─── Source text

This opinion will be unpublished and
may not be cited except as provided by
Minn. Stat. § 480A.08, subd. 3 (2002).
STATE OF MINNESOTA
IN COURT OF APPEALS
HFC, LLP, et al.,
City of Minneapolis,
Timothy Rooney, et al.,
Hennepin County District Court
File No. AP018407
Robert J. Tansey, Jr., Mark D. Wisser, Anthony Ostlund & Baer, P.A., 90 South Seventh Street, Suite 3600, Minneapolis, MN 55402 (for appellants)
Jay M. Heffern, Minneapolis City Attorney, Carol Lansing, Assistant City Attorney, 333 South Seventh Street, Suite 300, Minneapolis, MN 55402-2453 (for respondent City of Minneapolis)
Cory J. Ayling, McGrann Shea Anderson Carnival Straughn & Lamb, Chartered, 2600 U.S. Bancorp Center, 800 Nicollet Mall, Minneapolis, MN 55402 (for respondents Timothy Rooney, et al.)
Considered and decided by Klaphake, Presiding Judge, Kalitowski, Judge, and Forsberg, Judge.*
U N P U B L I S H E D O P I N I O N
Appellants contend that because their pleadings established that they are “aggrieved persons” under Minn. Stat. § 462.361, subd. 1 (2002), they have standing to challenge the property variances given by respondent City of Minneapolis to respondent developer. Thus, appellants argue that the district court erred in dismissing their case with prejudice for failing to state a claim upon which relief can be granted. We reverse.

──────

● **Goal**
Write the next part of the court opinion on the zoning-variance appeal, starting after its last sentence. The listing that follows comes from a separate source and is unrelated to the court opinion.

─── Recorded information

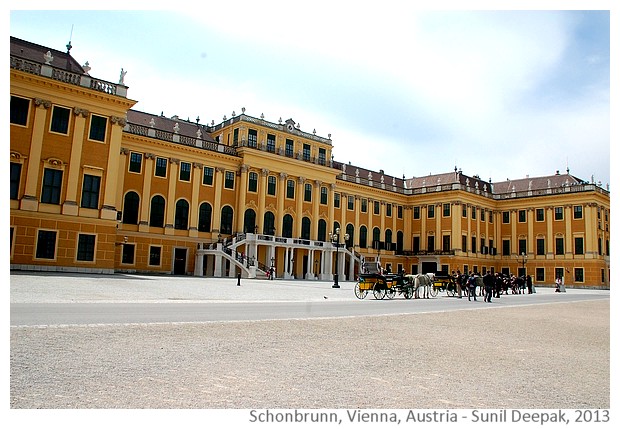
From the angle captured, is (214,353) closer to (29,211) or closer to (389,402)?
(389,402)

──────

● **Answer to this problem**
On appeal from a dismissal for failure to state a claim upon which relief can be granted, “a reviewing court must only determine whether the complaint sets forth a legally sufficient claim for relief.” Geldert v. Am. Nat’l Bank, 506 N.W.2d 22, 25 (Minn. App. 1993), review denied (Minn. Nov. 16, 1993). Whether the plaintiff can prove the facts alleged is immaterial. Stead-Bowers v. Langley, 636 N.W.2d 334, 338 (Minn. App. 2001), review denied (Minn. Feb. 19, 2002). The facts in the complaint are accepted as true, and the plaintiff has the benefit of all favorable and reasonable inferences. Pullar v. Indep. Sch. Dist. No. 701, Hibbing, 582 N.W.2d 273, 275-76 (Minn. App. 1998). Dismissal of a complaint for failure to state a claim is only proper if there are no facts consistent with the pleading that support the relief demanded. Brakke v. Hilgers, 374 N.W.2d 553, 555 (Minn. App. 1985). An appellate court reviews the claim’s legal sufficiency de novo. Barton v. Moore, 558 N.W.2d 746, 749 (Minn. 1997).
Minn. Stat. § 462.361, subd. 1 (2002), gives standing to
[a]ny person aggrieved by an ordinance, rule, regulation, decision or order of a governing body or board of adjustments and appeals acting pursuant to sections 462.351 to 462.364 may have such ordinance, rule, regulation, decision or order, reviewed by an appropriate remedy in the district court, subject to the provisions of this section.
Id. This court interpreted this statute in Stansell v. City of Northfield, 618 N.W.2d 814, 819 (Minn. App. 2000), review denied (Minn. Jan. 26, 2001). The Stansell court defined the term “aggrieved person” to grant standing to a person when an action by a municipality adversely “operates on his rights of property or bears directly upon his personal interest.” Id. (quotation omitted).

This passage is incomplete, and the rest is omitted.